The men's 200 metres at the 1984 Summer Olympics in Los Angeles, United States had an entry list of 76 competitors from 58 nations, with ten qualifying heats (76), four quarterfinals (32), and two semifinals (16) before the final (8) took off on Wednesday August 8, 1984. The maximum number of athletes per nation had been set at 3 since the 1930 Olympic Congress. The event was won by 0.16 seconds by Carl Lewis of the United States (clocking the then-third fastest time in history), the nation's first victory in the men's 200 metres since 1968 and 13th overall. It was the third gold medal of the Games for Lewis, who was attempting to match Jesse Owens in winning the 100, 200, long jump, and 4x100 relay; his victory in this event left only the relay to go, in which the United States was heavily favored. The American team competed in a medal sweep in this event, the first since 1956 and the fifth overall for the United States, with Kirk Baptiste earning silver and Thomas Jefferson taking bronze.

==Background==

This was the 19th appearance of the event, which was not held at the first Olympics in 1896 but has been on the program ever since.
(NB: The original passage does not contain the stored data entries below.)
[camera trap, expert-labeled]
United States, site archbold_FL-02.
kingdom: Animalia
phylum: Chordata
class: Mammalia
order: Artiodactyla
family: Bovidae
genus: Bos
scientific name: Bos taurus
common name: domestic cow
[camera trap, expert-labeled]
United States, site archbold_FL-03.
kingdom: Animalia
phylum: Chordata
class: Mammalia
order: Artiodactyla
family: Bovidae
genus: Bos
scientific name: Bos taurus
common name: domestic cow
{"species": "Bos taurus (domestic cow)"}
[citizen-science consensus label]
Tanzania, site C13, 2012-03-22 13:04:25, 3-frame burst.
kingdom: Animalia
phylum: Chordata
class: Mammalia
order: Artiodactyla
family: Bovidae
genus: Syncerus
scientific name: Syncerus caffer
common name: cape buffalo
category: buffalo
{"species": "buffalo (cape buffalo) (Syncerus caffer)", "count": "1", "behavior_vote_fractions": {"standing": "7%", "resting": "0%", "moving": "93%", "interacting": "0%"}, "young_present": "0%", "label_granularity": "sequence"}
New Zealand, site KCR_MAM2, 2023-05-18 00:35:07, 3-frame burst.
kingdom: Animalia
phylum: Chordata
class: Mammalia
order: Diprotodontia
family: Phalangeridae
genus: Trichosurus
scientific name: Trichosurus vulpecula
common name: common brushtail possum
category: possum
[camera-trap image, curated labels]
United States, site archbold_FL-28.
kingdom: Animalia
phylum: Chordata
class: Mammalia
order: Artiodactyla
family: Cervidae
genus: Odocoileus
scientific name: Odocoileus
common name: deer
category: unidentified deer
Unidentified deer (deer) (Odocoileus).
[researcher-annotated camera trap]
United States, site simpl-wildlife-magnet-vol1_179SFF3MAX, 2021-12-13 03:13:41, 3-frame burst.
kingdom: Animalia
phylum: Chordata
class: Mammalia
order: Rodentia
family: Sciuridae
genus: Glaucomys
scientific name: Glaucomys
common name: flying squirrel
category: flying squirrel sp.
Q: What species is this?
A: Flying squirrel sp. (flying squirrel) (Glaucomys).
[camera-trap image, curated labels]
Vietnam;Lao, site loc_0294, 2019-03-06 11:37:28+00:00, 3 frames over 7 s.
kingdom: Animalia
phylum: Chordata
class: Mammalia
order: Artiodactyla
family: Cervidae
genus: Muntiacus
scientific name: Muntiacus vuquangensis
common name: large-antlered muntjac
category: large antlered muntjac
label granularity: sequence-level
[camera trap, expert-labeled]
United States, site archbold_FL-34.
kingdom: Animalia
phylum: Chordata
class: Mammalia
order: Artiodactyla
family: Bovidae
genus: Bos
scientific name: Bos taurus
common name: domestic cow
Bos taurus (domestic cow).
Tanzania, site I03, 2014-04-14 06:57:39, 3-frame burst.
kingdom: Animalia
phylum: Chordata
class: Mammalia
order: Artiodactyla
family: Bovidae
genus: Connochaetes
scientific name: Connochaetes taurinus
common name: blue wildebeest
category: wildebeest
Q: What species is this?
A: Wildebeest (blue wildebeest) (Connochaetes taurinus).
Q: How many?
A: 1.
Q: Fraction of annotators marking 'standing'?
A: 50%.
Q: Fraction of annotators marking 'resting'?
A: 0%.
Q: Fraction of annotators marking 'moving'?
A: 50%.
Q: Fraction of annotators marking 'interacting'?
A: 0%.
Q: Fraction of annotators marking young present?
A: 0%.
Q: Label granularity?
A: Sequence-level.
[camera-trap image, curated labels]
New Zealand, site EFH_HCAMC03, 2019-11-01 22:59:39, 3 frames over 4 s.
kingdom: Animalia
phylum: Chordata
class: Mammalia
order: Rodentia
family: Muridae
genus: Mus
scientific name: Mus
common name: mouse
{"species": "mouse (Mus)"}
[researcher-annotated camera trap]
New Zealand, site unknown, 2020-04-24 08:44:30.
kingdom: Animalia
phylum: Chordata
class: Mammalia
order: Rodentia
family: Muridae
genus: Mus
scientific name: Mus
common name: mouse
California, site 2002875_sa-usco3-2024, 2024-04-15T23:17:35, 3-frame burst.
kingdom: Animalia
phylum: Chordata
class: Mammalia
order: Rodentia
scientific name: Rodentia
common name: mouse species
Two of the eight finalists from the 1980 Games returned: gold medalist (and 1972 bronze medalist and 1976 finalist) Pietro Mennea of Italy and bronze medalist (and 1976 gold medalist) Don Quarrie of Jamaica. The favorite was Carl Lewis of the United States, attempting to win four golds, with his teammates Kirk Baptiste and Thomas Jefferson his biggest challengers. The Soviet-led boycott had little effect on this event, with none of the top 200 metres runners in 1984 being from boycotting nations.

Algeria, Bangladesh, the British Virgin Islands, the People's Republic of China, Costa Rica, Equatorial Guinea, The Gambia, Indonesia, Mali, Mauritius, the Netherlands Antilles, Oman, Qatar, Swaziland, and Zimbabwe each made their debut in the event. The United States made its 18th appearance, most of any nation, having missed only the boycotted 1980 Games.

==Competition format==

The competition used the four round format introduced in 1920: heats, quarterfinals, semifinals, and a final. The "fastest loser" system introduced in 1960 was used in the heats.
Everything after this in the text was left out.